The New Zealand sharemarket lost ground along with other markets on growing sovereign debt fears.

Tue, 19 Apr 2011

The New Zealand sharemarket slid 0.7% today, losing ground along with other markets on growing sovereign debt fears.

The benchmark NZX-50 index closed down 25.19 points at 3439.98, having gained 12.5 points yesterday.

"We've held up better than most offshore markets, we just don't seem to have the same volatility as most," said Hamilton Hindin Greene director Grant Williamson.

"The market has performed reasonably well over a number of months so that's not surprising where we have a bit of a correction along the way - I think it's quite healthy for the markets that they don't get too carried away."

Reaction to a record fine for Telecom was muted; the stock lost a cent to 205.5.

The telco was fined a record $12 million by the High Court at Auckland for anti-competitive practices in the highest penalty imposed under the Commerce Act, after a 2009 judgment that Telecom has appealed.

Telecom was found to have charged downstream competitors disproportionately high prices for wholesale access to its network from 2001-04.

"I think investors are more focused on the separation and the government broadband initiative, so there's very little focus on that side of things," Mr Williamson said.

Among other blue chips, Fletcher Building slid 9c to 905 after a strong run due to its acquisition of Australian company Crane and the outlook for work in rebuilding quake-damaged Christchurch.

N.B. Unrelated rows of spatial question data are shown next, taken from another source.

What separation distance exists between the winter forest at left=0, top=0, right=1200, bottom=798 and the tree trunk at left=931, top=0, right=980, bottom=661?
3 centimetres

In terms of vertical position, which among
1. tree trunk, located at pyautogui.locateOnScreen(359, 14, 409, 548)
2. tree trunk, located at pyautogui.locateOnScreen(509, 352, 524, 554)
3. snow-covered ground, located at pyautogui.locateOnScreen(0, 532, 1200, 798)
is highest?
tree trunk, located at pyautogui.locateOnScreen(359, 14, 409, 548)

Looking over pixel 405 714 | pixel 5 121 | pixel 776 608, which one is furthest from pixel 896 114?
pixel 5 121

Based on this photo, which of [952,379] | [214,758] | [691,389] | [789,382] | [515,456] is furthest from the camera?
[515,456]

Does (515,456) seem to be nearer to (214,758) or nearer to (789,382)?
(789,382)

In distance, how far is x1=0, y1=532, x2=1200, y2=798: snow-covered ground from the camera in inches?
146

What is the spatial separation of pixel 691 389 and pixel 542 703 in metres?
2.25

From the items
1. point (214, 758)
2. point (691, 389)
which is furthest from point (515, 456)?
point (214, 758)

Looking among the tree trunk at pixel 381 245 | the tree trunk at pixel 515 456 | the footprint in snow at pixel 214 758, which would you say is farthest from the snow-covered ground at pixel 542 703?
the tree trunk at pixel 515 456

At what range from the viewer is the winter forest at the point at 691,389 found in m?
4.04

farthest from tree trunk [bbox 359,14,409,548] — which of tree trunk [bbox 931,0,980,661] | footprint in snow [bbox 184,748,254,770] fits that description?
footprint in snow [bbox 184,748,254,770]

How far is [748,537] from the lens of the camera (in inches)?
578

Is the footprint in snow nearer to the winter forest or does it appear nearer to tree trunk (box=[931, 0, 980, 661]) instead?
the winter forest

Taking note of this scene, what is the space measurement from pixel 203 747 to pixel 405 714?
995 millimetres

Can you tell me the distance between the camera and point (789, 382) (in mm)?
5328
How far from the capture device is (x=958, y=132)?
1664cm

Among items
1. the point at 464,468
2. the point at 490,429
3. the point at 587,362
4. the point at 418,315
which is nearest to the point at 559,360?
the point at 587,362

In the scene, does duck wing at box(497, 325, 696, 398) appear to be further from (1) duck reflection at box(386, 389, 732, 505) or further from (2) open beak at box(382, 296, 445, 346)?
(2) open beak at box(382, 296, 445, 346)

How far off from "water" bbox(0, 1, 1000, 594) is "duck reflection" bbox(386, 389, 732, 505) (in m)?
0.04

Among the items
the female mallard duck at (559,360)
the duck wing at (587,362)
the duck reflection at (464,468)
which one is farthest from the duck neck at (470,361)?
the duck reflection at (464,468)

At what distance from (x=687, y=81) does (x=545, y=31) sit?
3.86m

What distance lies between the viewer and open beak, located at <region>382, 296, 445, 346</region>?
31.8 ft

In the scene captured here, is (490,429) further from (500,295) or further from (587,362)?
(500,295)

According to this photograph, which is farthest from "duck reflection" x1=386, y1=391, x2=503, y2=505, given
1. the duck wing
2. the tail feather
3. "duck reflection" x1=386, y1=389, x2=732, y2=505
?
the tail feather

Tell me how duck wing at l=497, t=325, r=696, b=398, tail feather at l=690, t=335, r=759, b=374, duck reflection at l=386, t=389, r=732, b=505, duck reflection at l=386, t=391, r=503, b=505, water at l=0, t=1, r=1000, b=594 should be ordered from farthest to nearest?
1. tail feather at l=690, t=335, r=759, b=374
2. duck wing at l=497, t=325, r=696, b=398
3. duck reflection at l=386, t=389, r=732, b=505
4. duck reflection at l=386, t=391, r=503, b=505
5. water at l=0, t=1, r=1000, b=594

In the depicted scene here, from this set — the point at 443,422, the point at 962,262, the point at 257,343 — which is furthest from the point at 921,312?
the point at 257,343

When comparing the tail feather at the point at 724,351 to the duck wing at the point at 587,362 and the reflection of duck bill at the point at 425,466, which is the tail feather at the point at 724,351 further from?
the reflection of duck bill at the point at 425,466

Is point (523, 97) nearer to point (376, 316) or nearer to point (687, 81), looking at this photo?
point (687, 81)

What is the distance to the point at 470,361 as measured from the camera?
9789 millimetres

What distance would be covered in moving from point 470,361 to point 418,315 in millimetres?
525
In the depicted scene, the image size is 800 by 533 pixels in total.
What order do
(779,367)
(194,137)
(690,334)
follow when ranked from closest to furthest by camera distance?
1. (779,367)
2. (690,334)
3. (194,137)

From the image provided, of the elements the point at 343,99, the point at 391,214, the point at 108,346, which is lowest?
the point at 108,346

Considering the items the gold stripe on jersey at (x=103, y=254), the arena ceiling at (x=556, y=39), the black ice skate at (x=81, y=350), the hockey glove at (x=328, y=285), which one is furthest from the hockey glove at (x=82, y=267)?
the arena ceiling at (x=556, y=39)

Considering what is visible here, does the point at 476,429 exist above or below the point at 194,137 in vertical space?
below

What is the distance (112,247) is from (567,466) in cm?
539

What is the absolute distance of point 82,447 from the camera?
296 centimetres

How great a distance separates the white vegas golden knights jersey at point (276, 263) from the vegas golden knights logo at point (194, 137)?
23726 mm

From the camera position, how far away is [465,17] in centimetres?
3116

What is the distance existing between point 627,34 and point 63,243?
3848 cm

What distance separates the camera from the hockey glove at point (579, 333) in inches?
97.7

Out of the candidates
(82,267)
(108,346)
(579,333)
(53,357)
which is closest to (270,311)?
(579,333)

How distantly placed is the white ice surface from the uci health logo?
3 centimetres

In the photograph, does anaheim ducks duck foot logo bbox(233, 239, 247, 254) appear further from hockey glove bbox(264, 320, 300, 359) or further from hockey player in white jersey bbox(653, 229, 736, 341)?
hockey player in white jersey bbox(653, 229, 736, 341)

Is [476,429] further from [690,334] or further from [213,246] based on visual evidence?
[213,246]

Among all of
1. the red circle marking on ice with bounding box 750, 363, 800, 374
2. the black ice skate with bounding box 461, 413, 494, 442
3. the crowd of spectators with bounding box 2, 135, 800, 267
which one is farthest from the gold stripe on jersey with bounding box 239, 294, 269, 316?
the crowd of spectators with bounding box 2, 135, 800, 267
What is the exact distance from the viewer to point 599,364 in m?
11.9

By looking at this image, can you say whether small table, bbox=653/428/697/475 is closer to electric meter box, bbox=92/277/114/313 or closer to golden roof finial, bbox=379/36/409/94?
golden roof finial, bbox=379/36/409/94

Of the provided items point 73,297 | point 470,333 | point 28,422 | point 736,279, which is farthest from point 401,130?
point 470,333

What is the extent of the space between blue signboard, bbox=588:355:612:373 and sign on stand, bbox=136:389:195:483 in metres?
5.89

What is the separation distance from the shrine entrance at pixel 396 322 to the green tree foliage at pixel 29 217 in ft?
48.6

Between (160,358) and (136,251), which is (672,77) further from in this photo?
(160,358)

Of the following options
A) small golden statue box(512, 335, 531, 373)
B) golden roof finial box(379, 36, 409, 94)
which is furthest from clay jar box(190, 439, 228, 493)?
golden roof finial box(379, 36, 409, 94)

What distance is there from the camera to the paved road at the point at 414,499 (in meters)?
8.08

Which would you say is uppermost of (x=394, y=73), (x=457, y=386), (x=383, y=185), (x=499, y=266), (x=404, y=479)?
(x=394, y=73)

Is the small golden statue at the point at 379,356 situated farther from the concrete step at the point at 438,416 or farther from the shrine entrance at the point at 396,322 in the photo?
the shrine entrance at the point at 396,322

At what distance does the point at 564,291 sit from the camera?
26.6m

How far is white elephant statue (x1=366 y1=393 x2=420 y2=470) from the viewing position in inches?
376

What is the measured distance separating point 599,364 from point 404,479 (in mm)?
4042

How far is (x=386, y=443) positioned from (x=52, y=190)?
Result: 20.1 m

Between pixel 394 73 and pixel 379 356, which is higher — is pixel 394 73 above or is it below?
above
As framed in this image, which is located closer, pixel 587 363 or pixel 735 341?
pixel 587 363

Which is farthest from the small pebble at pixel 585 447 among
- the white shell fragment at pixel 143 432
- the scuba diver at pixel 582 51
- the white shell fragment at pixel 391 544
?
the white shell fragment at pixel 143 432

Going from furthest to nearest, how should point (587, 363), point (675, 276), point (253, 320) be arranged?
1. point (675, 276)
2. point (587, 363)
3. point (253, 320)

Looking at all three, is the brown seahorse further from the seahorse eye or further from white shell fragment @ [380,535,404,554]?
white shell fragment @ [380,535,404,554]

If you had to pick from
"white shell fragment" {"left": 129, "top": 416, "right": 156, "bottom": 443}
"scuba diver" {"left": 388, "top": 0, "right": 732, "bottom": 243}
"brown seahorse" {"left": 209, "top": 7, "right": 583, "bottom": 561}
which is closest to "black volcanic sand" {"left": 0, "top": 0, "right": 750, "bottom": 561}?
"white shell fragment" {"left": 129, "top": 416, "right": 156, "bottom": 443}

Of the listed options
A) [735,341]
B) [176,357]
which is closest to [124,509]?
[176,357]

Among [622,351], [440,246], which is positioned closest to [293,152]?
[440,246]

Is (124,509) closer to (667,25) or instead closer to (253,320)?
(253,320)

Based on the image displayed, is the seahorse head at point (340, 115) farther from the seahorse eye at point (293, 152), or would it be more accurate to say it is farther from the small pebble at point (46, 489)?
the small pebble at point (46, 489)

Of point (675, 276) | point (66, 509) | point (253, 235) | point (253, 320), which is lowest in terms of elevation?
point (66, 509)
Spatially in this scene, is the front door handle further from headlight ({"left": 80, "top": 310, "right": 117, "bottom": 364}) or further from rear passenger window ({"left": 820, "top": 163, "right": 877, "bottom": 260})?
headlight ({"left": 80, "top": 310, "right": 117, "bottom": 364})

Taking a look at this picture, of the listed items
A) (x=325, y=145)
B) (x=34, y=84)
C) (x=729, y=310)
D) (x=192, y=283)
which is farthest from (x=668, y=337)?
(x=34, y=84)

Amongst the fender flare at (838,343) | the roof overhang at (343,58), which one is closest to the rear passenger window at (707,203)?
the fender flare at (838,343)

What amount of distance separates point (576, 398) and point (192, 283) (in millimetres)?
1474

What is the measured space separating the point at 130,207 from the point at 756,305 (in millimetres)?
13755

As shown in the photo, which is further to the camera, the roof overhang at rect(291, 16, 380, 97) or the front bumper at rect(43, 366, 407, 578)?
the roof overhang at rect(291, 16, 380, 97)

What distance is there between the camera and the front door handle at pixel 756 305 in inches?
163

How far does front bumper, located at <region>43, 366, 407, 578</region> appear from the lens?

Contact Energy was down 2c at 580, Auckland Airport lost 3c to 219, Sky City fell 5c to 339 and Infratil lost 3c to 181.

Just six top-50 stocks rose, including fish exporter Sanford, up 5c at 565, manufacturer Skellerup, up a cent at 130, and dual-listed Telstra, up 2c at 375.

There were also gains in the property investment sector, with Kiwi Income Property Trust up 0.5c at 100.5 and Argosy Property a cent higher at 76.

Argosy, formerly ING Property Trust, is planning to internalise its management with a $32.5 million payment to the trust's manager.

The manager's shareholder is ANZ Bank-owned OnePath. Another OnePath-related trust, Vital Healthcare Property Trust, was also considering internal management.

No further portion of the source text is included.